_SOURCE DATA_
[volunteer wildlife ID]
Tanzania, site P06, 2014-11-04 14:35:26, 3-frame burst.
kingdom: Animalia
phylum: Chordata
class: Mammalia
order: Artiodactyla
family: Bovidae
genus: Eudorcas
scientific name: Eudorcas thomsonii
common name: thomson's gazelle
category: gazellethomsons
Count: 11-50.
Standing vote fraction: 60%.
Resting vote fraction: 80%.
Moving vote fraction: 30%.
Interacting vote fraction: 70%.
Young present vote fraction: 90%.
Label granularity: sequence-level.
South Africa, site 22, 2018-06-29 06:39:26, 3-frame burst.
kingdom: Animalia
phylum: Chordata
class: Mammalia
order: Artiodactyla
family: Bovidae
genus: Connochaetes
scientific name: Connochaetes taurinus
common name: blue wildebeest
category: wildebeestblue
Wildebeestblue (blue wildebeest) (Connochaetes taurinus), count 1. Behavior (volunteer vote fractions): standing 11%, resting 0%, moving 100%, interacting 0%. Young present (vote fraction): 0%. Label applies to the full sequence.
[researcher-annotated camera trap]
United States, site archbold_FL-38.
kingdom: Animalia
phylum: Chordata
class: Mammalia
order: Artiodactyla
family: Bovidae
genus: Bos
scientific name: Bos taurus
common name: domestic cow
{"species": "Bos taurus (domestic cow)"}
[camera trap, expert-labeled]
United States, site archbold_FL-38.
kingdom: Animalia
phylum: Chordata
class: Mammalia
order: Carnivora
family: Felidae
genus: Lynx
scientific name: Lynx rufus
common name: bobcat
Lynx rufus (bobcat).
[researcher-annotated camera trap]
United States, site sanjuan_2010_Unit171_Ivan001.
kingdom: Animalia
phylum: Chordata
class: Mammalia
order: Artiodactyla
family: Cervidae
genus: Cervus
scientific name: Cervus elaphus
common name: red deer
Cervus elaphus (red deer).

_EXERCISE_
Repeat the data word for word, starting at its first line and stopping after the line that contains "scientific name: Connochaetes taurinus".

_ANSWER FOR THIS EXERCISE_
[volunteer wildlife ID]
Tanzania, site P06, 2014-11-04 14:35:26, 3-frame burst.
kingdom: Animalia
phylum: Chordata
class: Mammalia
order: Artiodactyla
family: Bovidae
genus: Eudorcas
scientific name: Eudorcas thomsonii
common name: thomson's gazelle
category: gazellethomsons
Count: 11-50.
Standing vote fraction: 60%.
Resting vote fraction: 80%.
Moving vote fraction: 30%.
Interacting vote fraction: 70%.
Young present vote fraction: 90%.
Label granularity: sequence-level.
South Africa, site 22, 2018-06-29 06:39:26, 3-frame burst.
kingdom: Animalia
phylum: Chordata
class: Mammalia
order: Artiodactyla
family: Bovidae
genus: Connochaetes
scientific name: Connochaetes taurinus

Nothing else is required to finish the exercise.